She always believed in nature.
She believed in peace, the natural things that God made.
She also didn’t believe in types of remedies, medicine, drugs. She had a box of remedies and herbs and she made homemade vitamins and sometimes things to help us.
Mum liked kind of weird clothes, lots of bright colours, and lots of rings, and she always had these incense things.
She loved the flute and classical music. She played the recorder and she was very very good and she um, you know, oh I’ve forgotten it, but it was a song and mum had actually wrote the notes for their song and got it perfectly.
She was always caring and she was very strong. She was a very strong lady. She would never you know like say “sorry I bumped in to your car” or anything like that, she would say “well I didn’t bump in to your car, your car bumped in to mine.” And she would always fight, cos we had an accident once. This beginner had just signalled for us to go, so we went and then this car went, and she almost knocked us off this bridge.

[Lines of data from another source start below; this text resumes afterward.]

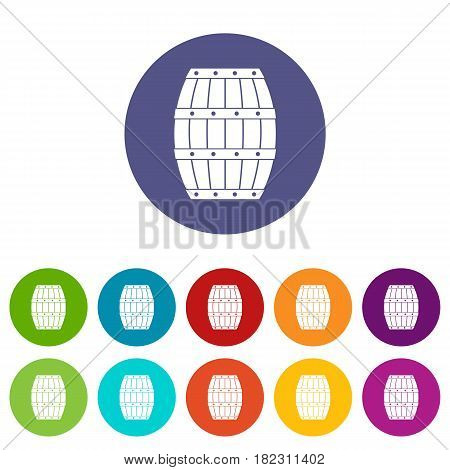 Four bottles of wine in a wooden box icons set in circle isolated flat vector illustration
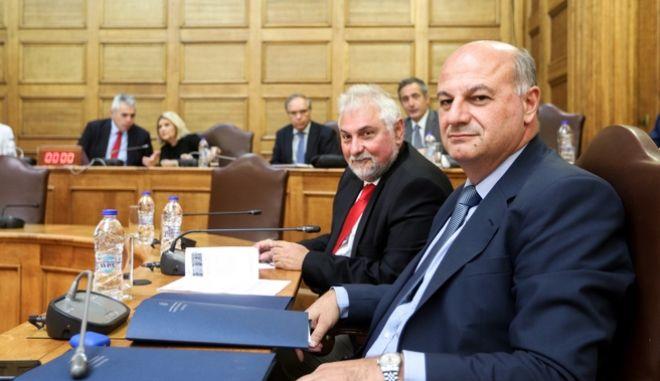 O Κώστας Τσιάρας στην επιτροπή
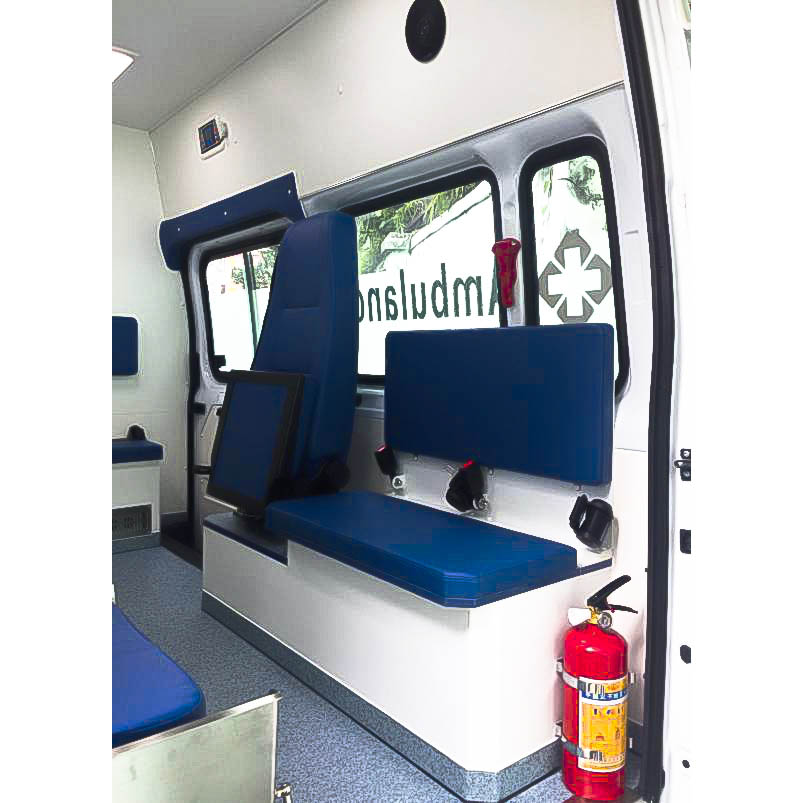 如何選購高版本監護型救護車-選專業的福特—全順V348就到DS德晟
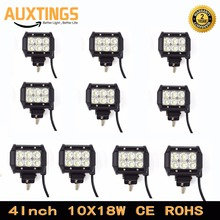 "DISCOUNT 10PCS 4""INCH 18W WATT SPOT FLOOD Crees 18w led work light 110V led light bar offroad FOR 4X4 led driving light"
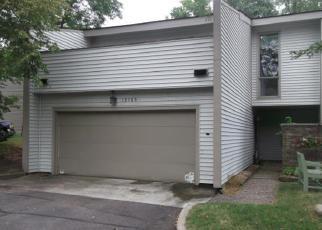 Casa en Remate en Saint Paul 55124 HEYWOOD CT - Identificador: 4022310419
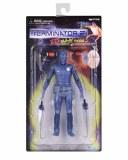 Terminator Kenner Inspired T2 White-Hot T1000 AF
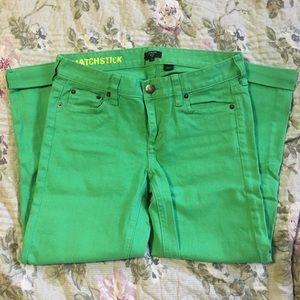 J. Crew Pants - J. Crew Matchstick Stretch Pants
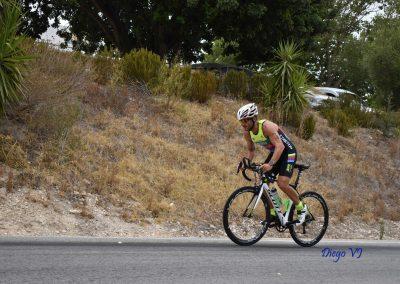 Janda y Sierra Olimpico Bici (186)
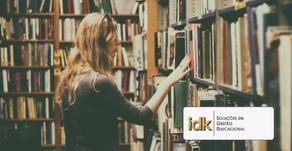 Dicas de Leitura Que Irão Potencializar Sua Gestão Escolar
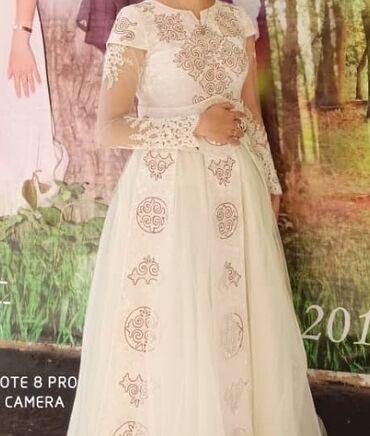 белое платье для беременных в Кыргызстан: Койнок сатам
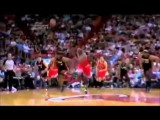 NBA Chicago Bulls 2012
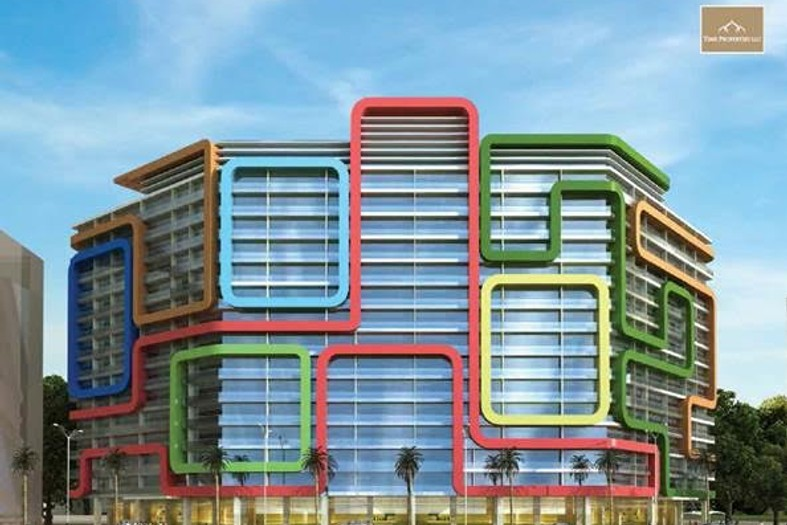 Price 1,342,000 AED | 2 Bedroom Apartment for Sale in ...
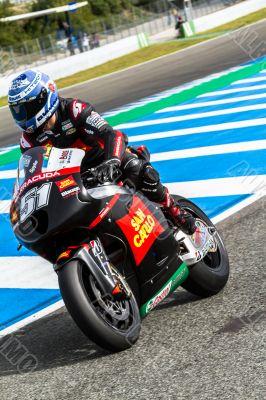 Michelle Pirro pilot of MotoGP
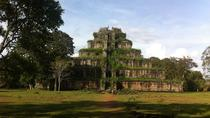 4-Day Angkor Great Tour, Siem Reap, Multi-day Tours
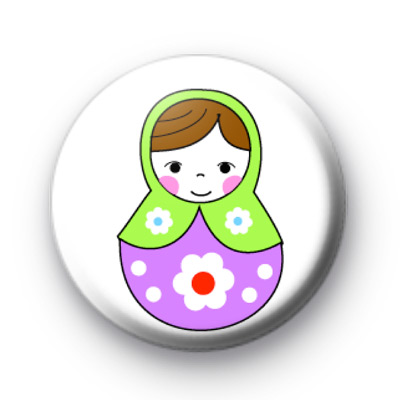 Green and Purple Russian Doll badge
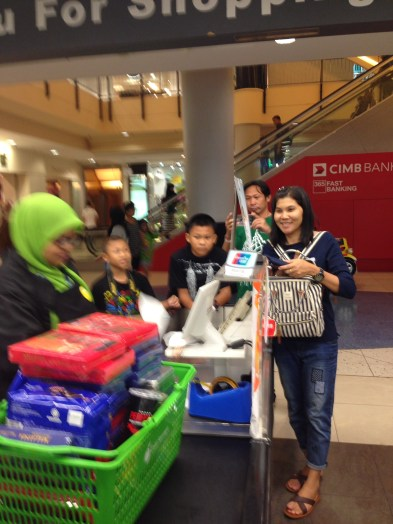 First time outside of Thailand (besides Luck when in Ontario for part of the exchange). Here they are buying all the Twin Tower chocolates that the mall had. Malaysia may now have a shortage on these and Milo cubes because these were the requested souvenir items from all Luck's family and friends.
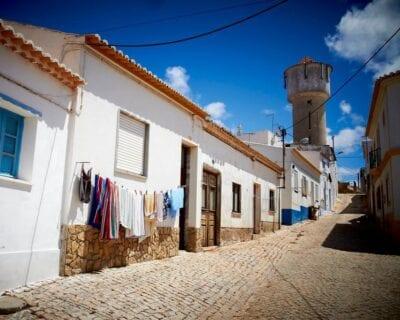 Vila do Bispo Portugal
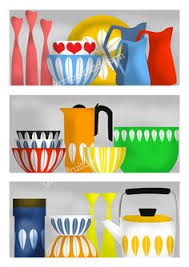scandinavian style wall art kitchen decor my cathrineholm collection on a shelf art for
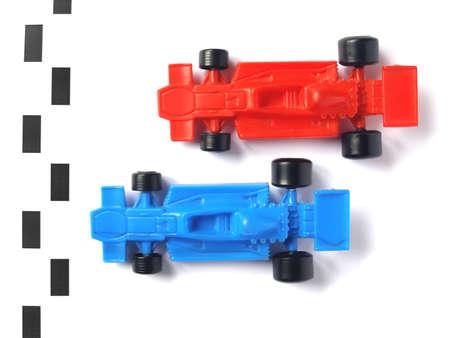 f1: F1 Formula One racing cars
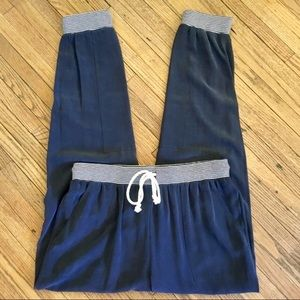 NWT Band Of Outsiders | Navy Silk Joggers Sz8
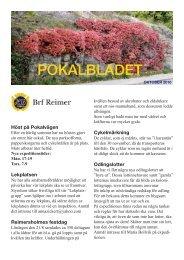 Pokalbladet 3 2010 - HSB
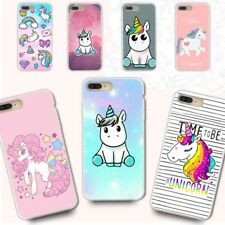 Soft Unicorn Rubber Ultra Slim Silicone TPU Phone Cover Case For iPhone 8 7 6s 5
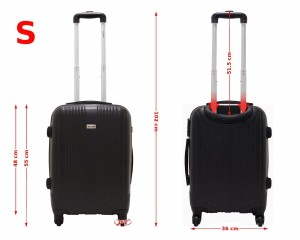 quel bagage pour voyager avec ryanair ma valise vacances. Black Bedroom Furniture Sets. Home Design Ideas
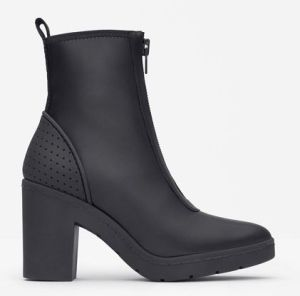 Leather boots 179 euros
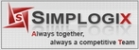Simplogix, Inc.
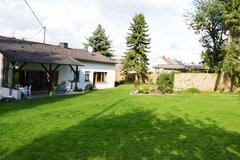 X2!!! Nice Home in Zemmer Rodt with yard and garage... in Spangdahlem, Germany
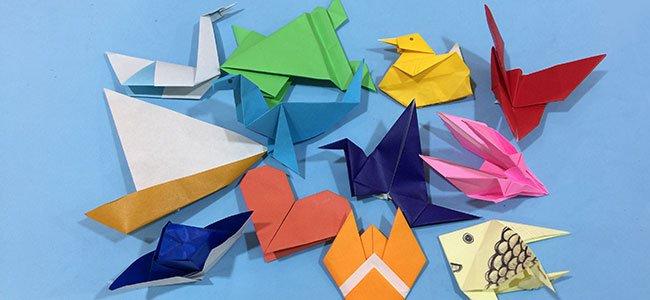 figuras origami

The worst thing was there was this lake, it was a long kind of drop and there’s a little river at the end and when it rains really badly it overflows, and the lady said “Oh I’m sorry you said that I could go” and we all saw that she flashed her lights and we all saw it, but mum won, the judge said so – she was very good at standing her ground. She wouldn’t just say “oh sorry did I mess up your car?” and stuff like that.
She always had time for us and also our mates. My best friend Joshua used to always come to my house and he was just like family. Mum said because he understood us all, he liked his meals and he was very well behaved, you know he would always say “thank you” and “that was delicious”.

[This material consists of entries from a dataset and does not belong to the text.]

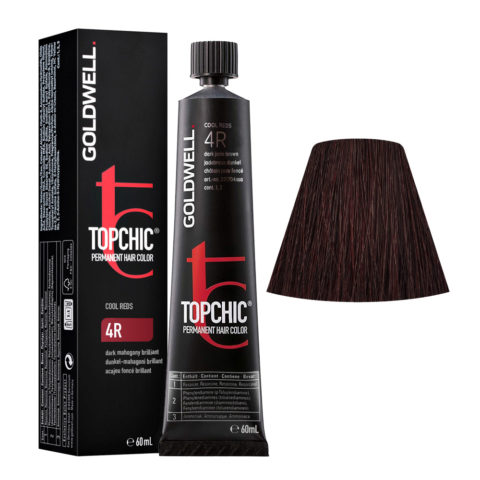 4R Dark mahogany brilliant Goldwell Topchic Cool reds tb 60ml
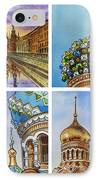 Colors Of Russia Church Of Our Savior On The Spilled Blood  IPhone Case by Irina Sztukowski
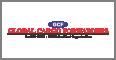 Global Cargo Forwarders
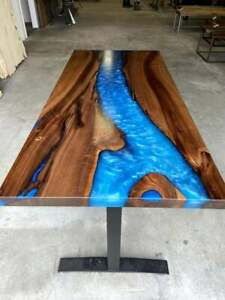 """48"""" x 24"""" Blue Epoxy Resin Office / Dining / Center Table Top Home Furniture"""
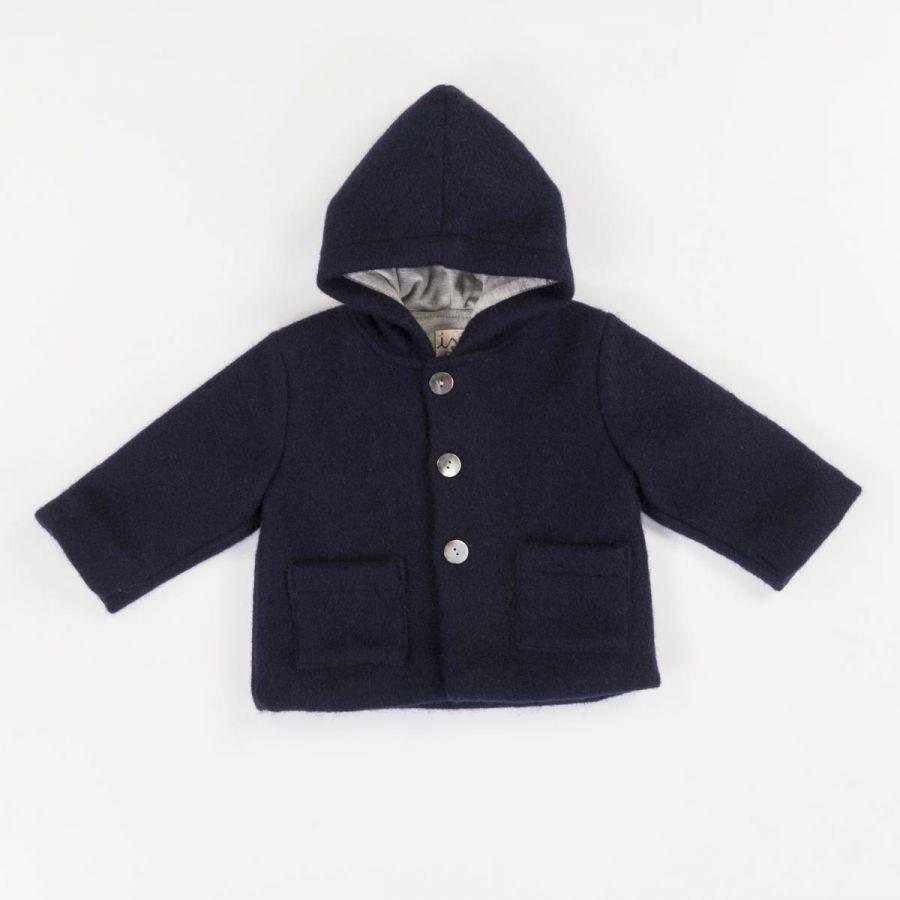 Velour coat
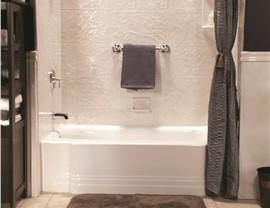 St. George Bathroom Remodeling Photo 3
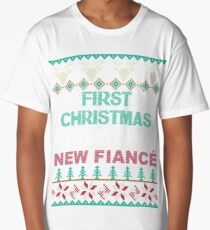Christmas Shirt 2017 First Christmas With My Hot New Fiance Long T-Shirt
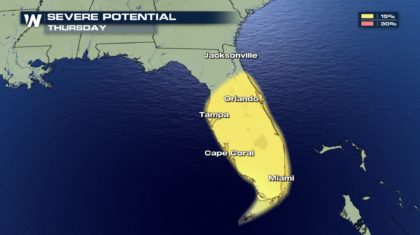 Severe Threat for Florida on Thursday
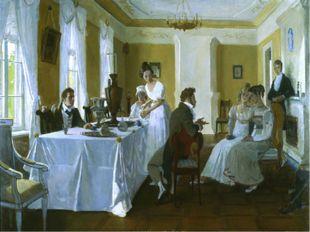 Даль рассказал Пушкину всё о своей многолетней страсти к собирательству слов,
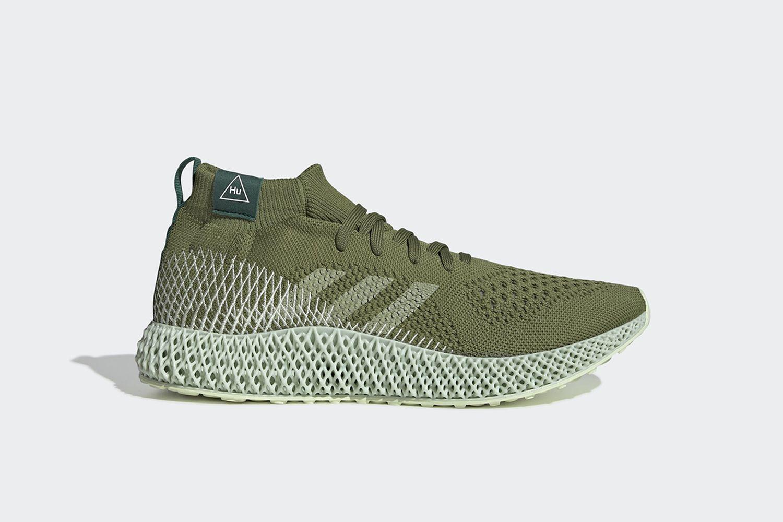 4D Shoes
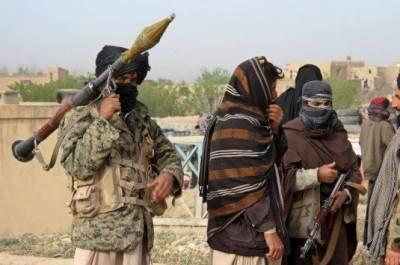 Afghan Taliban kill 27 ISIS militants near Pakistan border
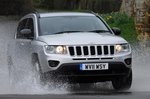 Used Jeep Compass (07-14)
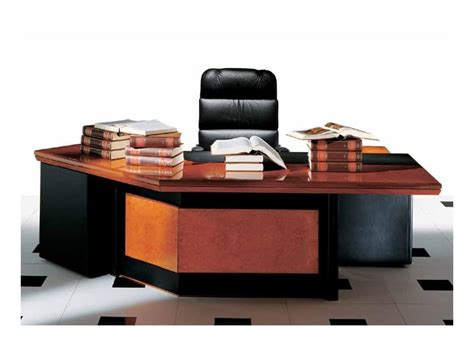 Professional Office Desks Professional Office Chairs Company Headquarters Idfdesign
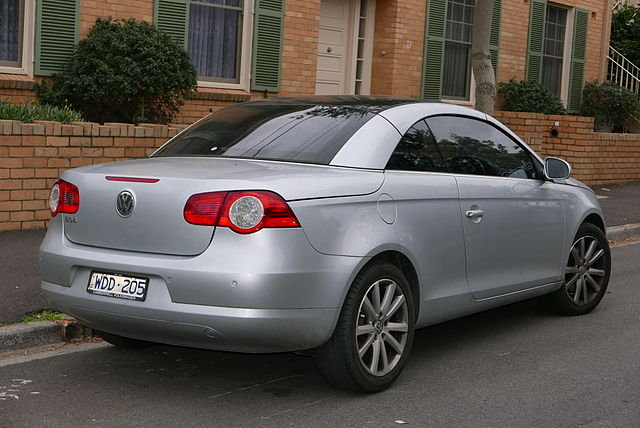 Federal judge blocks Wyoming's suit against Volkswagen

She was a very very very good cook. My favourite meal was Shepherd’s pie, and we also liked her cakes. She’s got recipe books, but sometimes the recipe books speak a lot of codswallop, so she writes it down differently and it always turns out great. It’s just the way she does it. She does it in a different combination. She was very good at making all types of cakes, (especially chocolate ones) and cookies. They were really nice whenever she made them, and she never ever seemed to burn anything. Any meal that she made, cakes, biscuits, whatever it was, it was never burnt.

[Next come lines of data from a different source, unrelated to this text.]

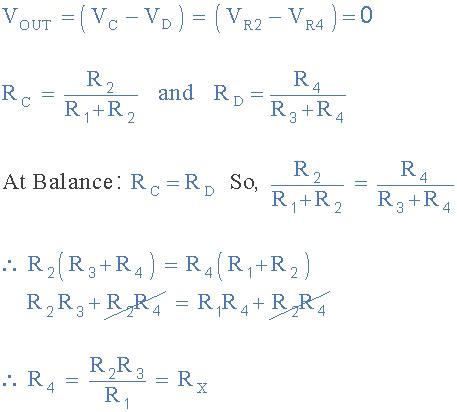 wheatstone bridge balanced condition wheatstone bridge circuit and theory of operation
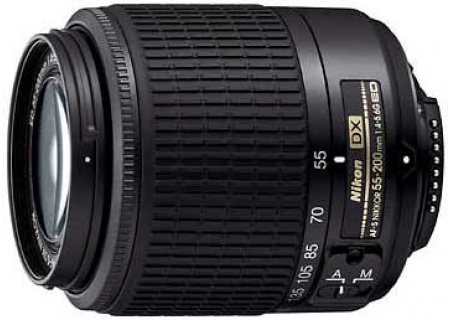 Image for Nikon 55-200MM Zoom-Nikkor Lens Accessory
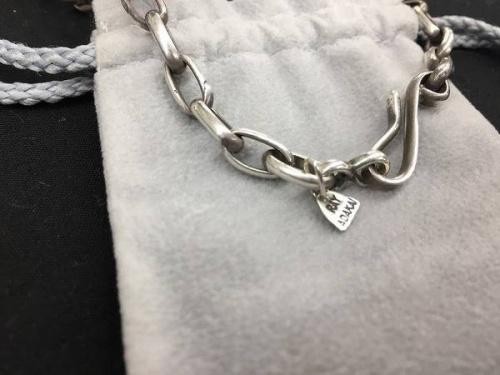 買取のネックレス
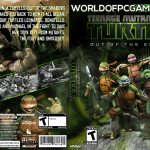 Teenage Mutant Ninja Turtles Out Of The Shadows Download Free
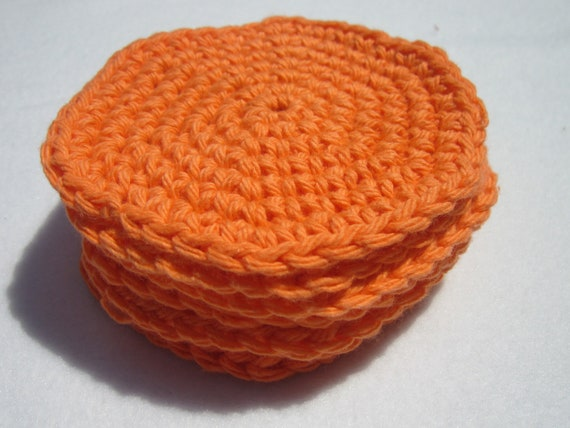 Cotton Facial Cloths or Make Up Removers Facial Scrubbies in Orange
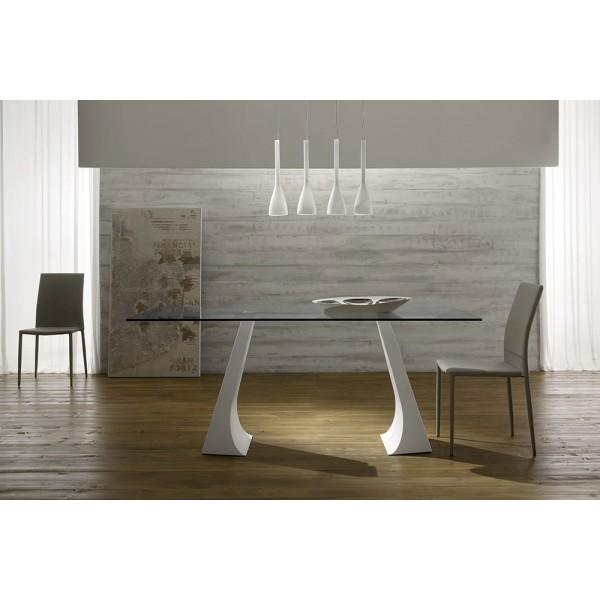 Модерна маса от Италия, Метални крака, Съклен плот - JUMP VETRO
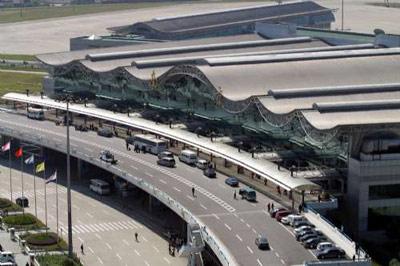 深圳机场管理结构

Mum was also a poet. We’ve recently found a diary that’s full with poems that she’s written. We’d never seen them before.
There was all these types of things that she used to do that no-one else in the world could do, like call us these names and always be there if we needed her help. She used to call my dad “piglet”. She called me “pip” or “cuddly bear” cos I was always very cuddly.
Whenever she got the idea of us children leaving she would always get upset. One night I remember coming in to her room and she was crying, and my brother Carl had already gone to Uni. Mum was always sad to see one of us go, you know grow up and move away and that’s what I think was the worst bit of being mum. She knew that Carl would come back, but it’s hard to live without your firstborn child when he’s gone to university. It’s a good thing but also a sad thing. My mum never wanted to see us go and probably like, not see her again.
She loved the monastery especially Calvary, flowers and everything. She just loved it there, and I don’t blame her, it’s a great place especially when you ride down on your bike.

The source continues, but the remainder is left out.